Similarly, you can't have multiple processors accurately run a single processor program on multiple processors faster than it would run on a single processor (without some sort of advanced AI that "understands" how the code works and can essentially rewrite it for multiple processors, no such AI exists yet), because you'd have to run a single-threaded copy of it to determine what parts could be run in separate threads.
This entirely depends on the program your running. If DF uses any of the standard library algorithms then there is a fair chance that not only is the possible but the code that can do it has been in the compiler for many versions already. Your logic for how you need to work it out is flaws because all you need to detect is isolated operations being performed on sets of data, once you have that you know you can run them in parallel. Obviously this wouldn't get everything, or even a large set of the possible options for parallelism but it may well improve things and at very little effort.

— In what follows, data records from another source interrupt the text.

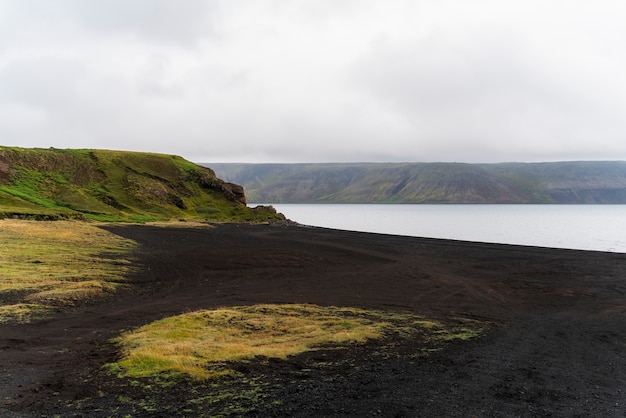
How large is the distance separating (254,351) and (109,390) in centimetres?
453

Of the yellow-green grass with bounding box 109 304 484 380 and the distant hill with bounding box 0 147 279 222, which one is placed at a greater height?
the distant hill with bounding box 0 147 279 222

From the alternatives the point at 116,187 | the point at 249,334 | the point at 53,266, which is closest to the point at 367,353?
the point at 249,334

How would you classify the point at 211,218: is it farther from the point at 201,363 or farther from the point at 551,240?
the point at 201,363

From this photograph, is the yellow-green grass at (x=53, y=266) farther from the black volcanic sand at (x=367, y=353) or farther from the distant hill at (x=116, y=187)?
the distant hill at (x=116, y=187)

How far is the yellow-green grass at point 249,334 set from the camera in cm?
1275

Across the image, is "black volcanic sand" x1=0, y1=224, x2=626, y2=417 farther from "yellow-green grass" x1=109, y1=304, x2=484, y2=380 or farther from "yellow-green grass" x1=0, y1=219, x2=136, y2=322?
"yellow-green grass" x1=0, y1=219, x2=136, y2=322

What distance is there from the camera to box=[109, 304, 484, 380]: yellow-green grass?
12.8 metres

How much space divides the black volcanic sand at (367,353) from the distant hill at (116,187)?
41.7 metres

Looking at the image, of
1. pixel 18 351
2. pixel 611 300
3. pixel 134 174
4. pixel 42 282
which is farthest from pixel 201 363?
pixel 134 174

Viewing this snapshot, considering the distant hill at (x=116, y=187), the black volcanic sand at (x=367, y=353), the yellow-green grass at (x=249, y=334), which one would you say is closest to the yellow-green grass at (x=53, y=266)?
the black volcanic sand at (x=367, y=353)

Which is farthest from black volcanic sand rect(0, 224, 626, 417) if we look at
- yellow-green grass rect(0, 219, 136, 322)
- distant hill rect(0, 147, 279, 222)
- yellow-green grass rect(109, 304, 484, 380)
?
distant hill rect(0, 147, 279, 222)

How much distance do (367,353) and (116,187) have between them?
81.5m

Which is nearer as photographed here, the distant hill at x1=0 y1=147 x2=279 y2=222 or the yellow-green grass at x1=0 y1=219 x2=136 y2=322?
the yellow-green grass at x1=0 y1=219 x2=136 y2=322

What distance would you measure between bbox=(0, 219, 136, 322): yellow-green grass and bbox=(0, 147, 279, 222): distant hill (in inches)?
774
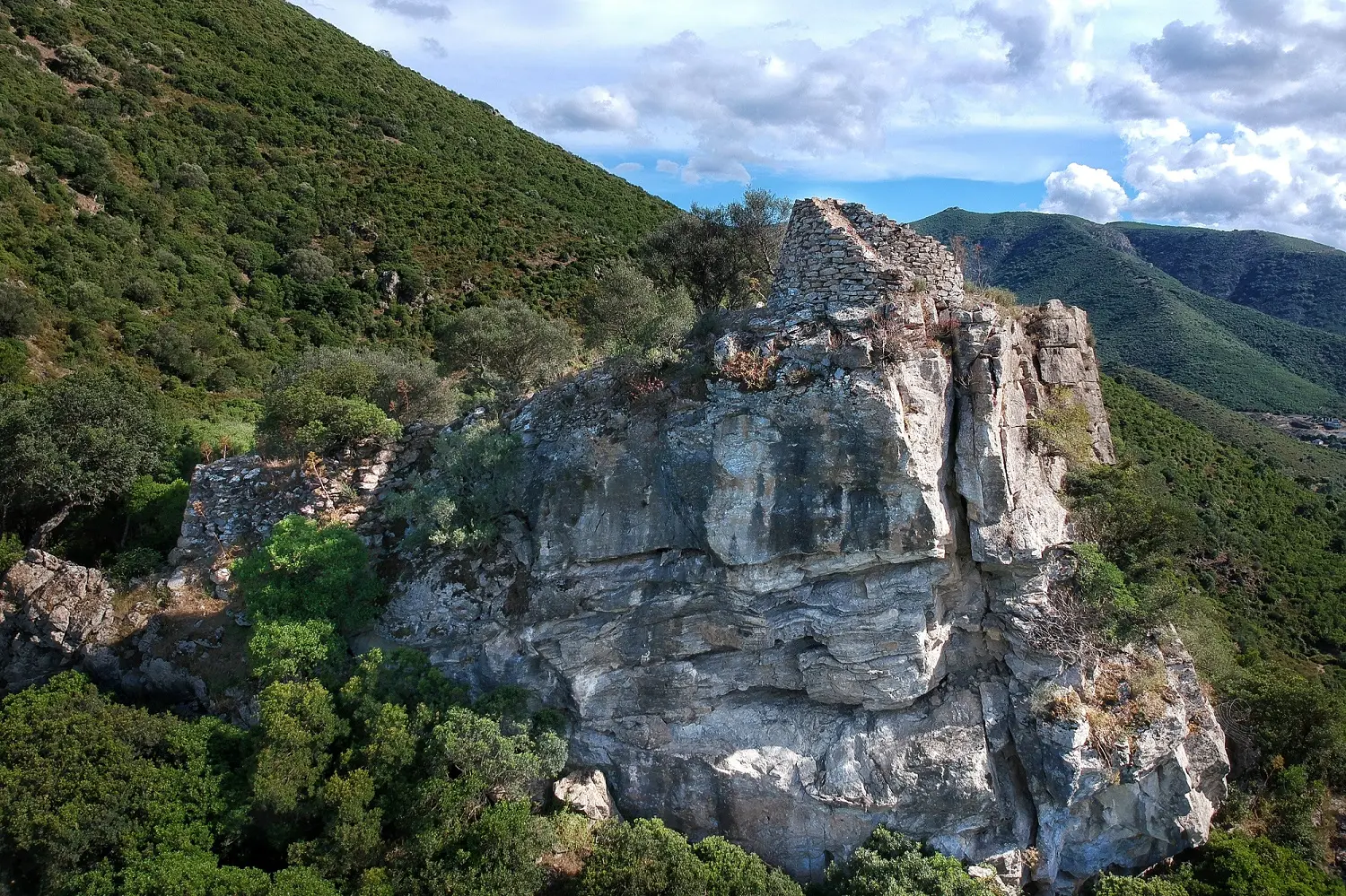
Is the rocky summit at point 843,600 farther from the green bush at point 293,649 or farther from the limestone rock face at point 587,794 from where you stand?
the green bush at point 293,649

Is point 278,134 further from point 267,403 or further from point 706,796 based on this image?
point 706,796

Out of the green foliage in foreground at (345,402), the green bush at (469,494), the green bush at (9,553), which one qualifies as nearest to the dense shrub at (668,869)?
the green bush at (469,494)

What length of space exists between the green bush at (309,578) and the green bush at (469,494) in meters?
1.44

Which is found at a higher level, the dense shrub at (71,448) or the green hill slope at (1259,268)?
the green hill slope at (1259,268)

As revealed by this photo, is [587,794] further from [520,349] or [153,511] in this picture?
[153,511]

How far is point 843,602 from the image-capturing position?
15.3 metres

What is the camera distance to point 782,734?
16016mm

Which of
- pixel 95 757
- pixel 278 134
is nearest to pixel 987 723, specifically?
pixel 95 757

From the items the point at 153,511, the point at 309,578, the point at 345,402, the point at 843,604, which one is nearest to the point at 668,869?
the point at 843,604

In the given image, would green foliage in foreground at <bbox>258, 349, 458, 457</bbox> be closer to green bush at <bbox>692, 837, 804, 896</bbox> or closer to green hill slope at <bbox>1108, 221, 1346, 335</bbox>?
green bush at <bbox>692, 837, 804, 896</bbox>

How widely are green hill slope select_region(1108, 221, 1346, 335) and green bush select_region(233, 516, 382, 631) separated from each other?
10502 cm

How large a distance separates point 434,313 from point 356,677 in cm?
3350

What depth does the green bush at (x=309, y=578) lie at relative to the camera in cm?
1631

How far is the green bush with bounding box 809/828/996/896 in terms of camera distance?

It's not that simple. For example, the code in Dwarf Fortress is designed to work
serially, so it will likely behave quite badly when run in parallel.
Race conditions, such as one thread attempting to read/write/edit/delete data while another thread is attempting to read/write/edit/delete that same data, can produce erratic behavior or even crash the program. For example, two dwarves deciding to do the same task at the same time could cause it to try to remove the same task from the list twice, which would likely screw up the task list, if not cause the program to crash entirely. The current code wouldn't check for that because it would never happen when run serially.
The point is, when working with multithreading you have to be very careful when having two (or more) threads access the same data at the same time, and whether or not the code uses "standard library algorithms" or not doesn't change that fact. Properly switching to multithreading really isn't something that requires "very little effort," at least not with anything as complex as Dwarf Fortress, and would require rewriting the code to do it properly.